The problem => Transcribe the data underneath exactly. No images belong in your version.

Items listed in a dataset =>

*** Begin section ***

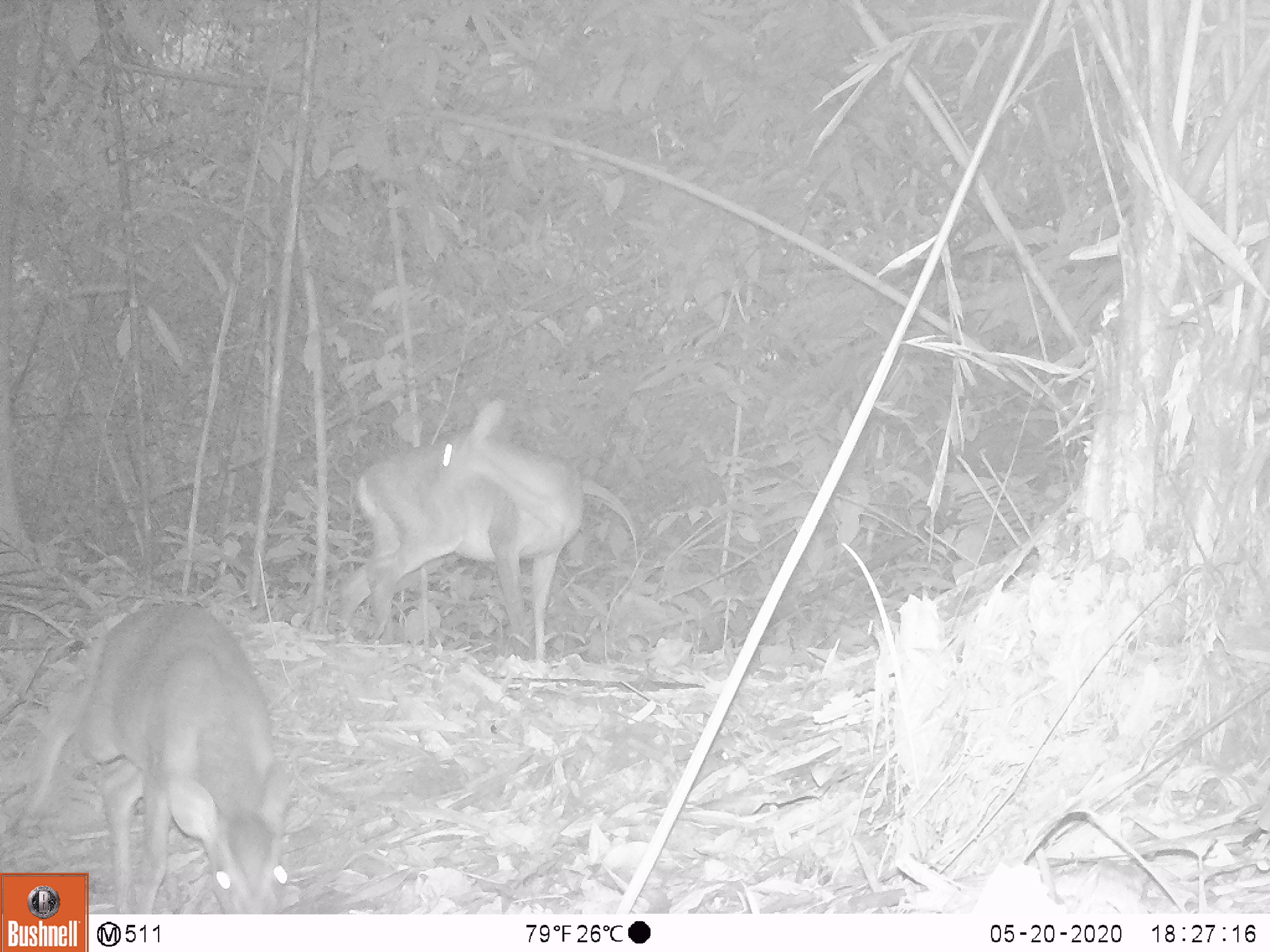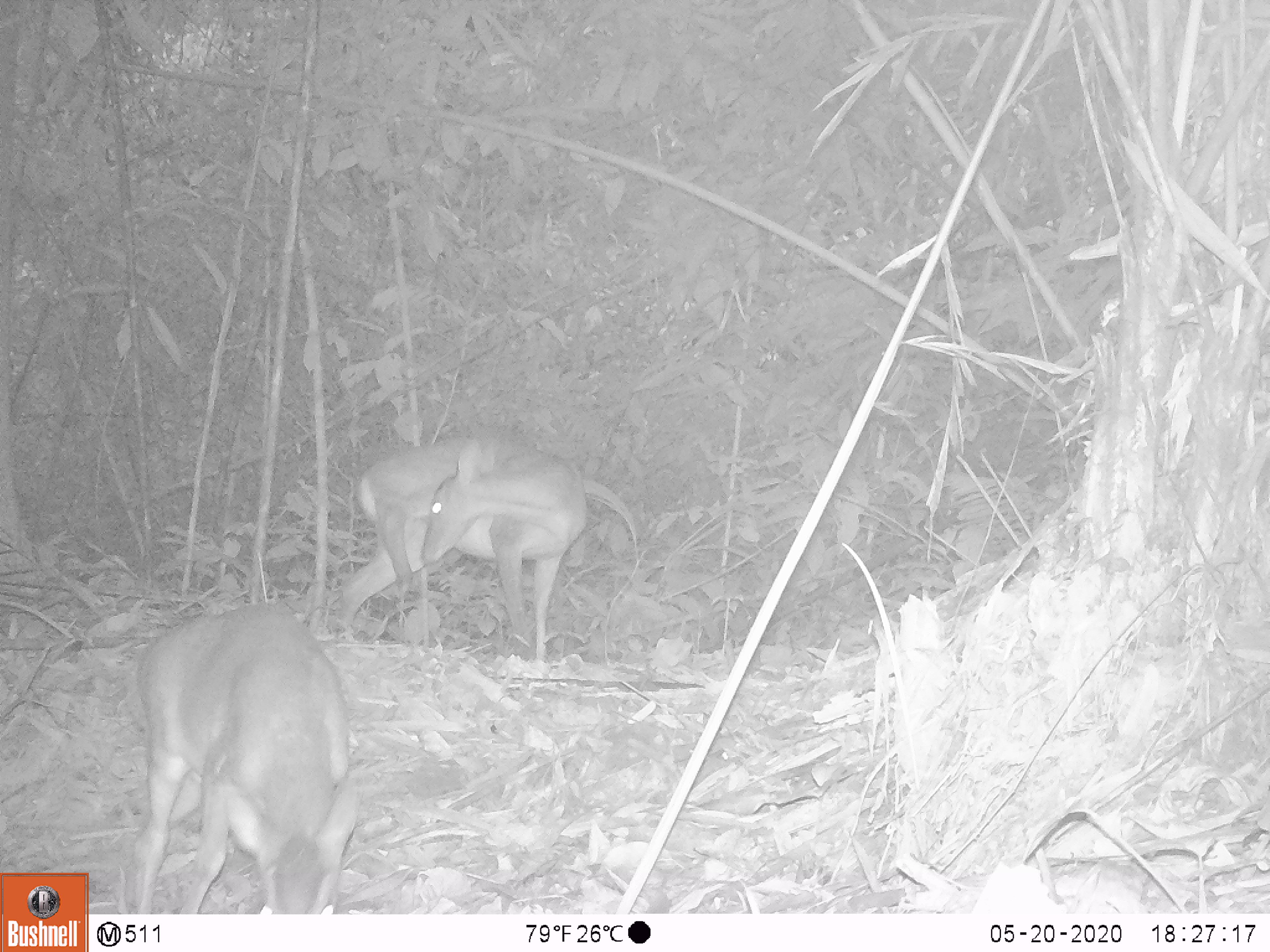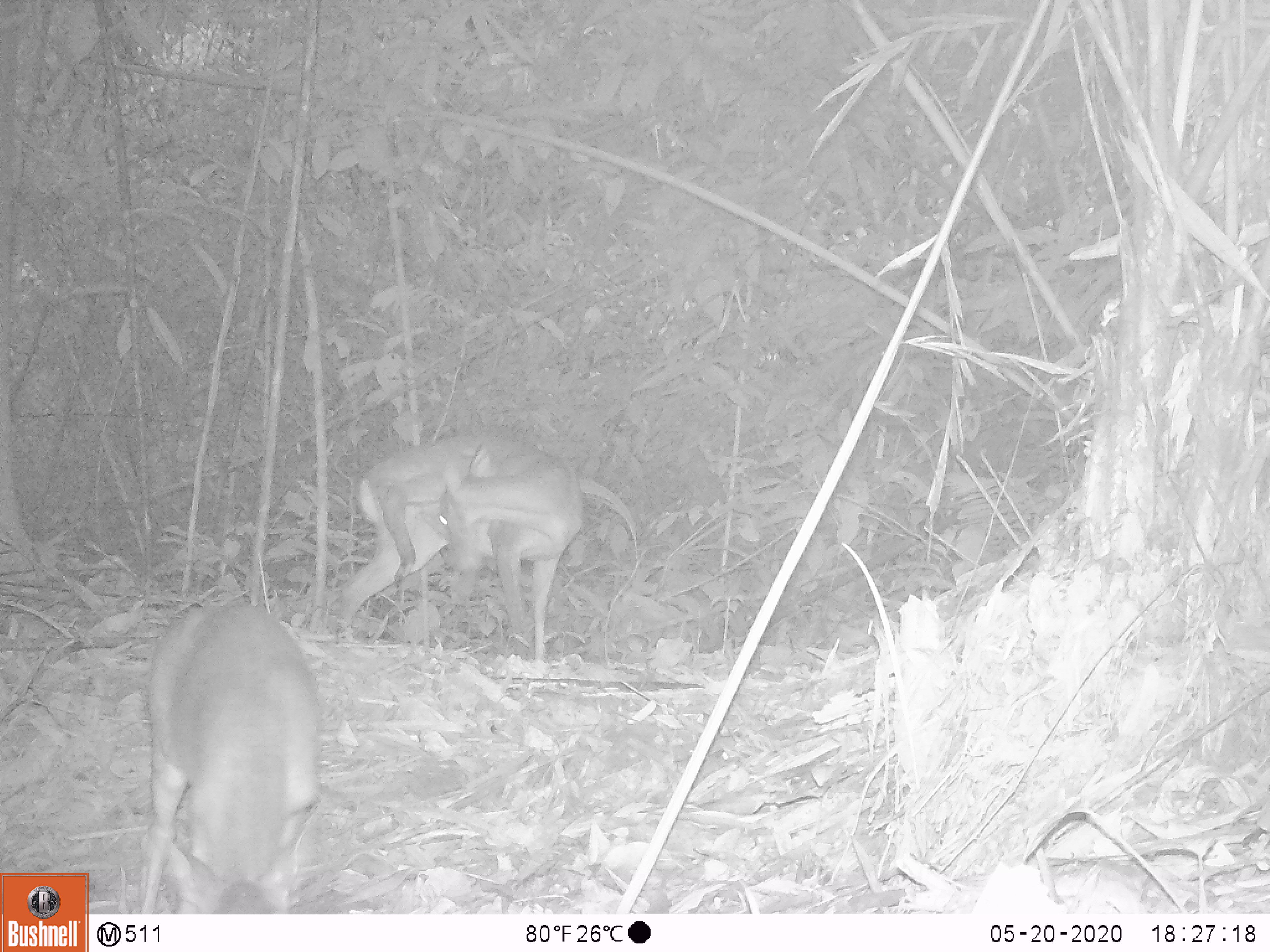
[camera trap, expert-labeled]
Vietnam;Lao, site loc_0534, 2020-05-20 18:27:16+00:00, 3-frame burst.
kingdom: Animalia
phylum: Chordata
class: Mammalia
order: Artiodactyla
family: Cervidae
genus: Muntiacus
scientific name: Muntiacus vuquangensis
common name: large-antlered muntjac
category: large antlered muntjac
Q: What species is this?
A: Large antlered muntjac (large-antlered muntjac) (Muntiacus vuquangensis).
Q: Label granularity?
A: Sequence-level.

*** End section ***

Result for this exercise =>
[camera trap, expert-labeled]
Vietnam;Lao, site loc_0534, 2020-05-20 18:27:16+00:00, 3-frame burst.
kingdom: Animalia
phylum: Chordata
class: Mammalia
order: Artiodactyla
family: Cervidae
genus: Muntiacus
scientific name: Muntiacus vuquangensis
common name: large-antlered muntjac
category: large antlered muntjac
Q: What species is this?
A: Large antlered muntjac (large-antlered muntjac) (Muntiacus vuquangensis).
Q: Label granularity?
A: Sequence-level.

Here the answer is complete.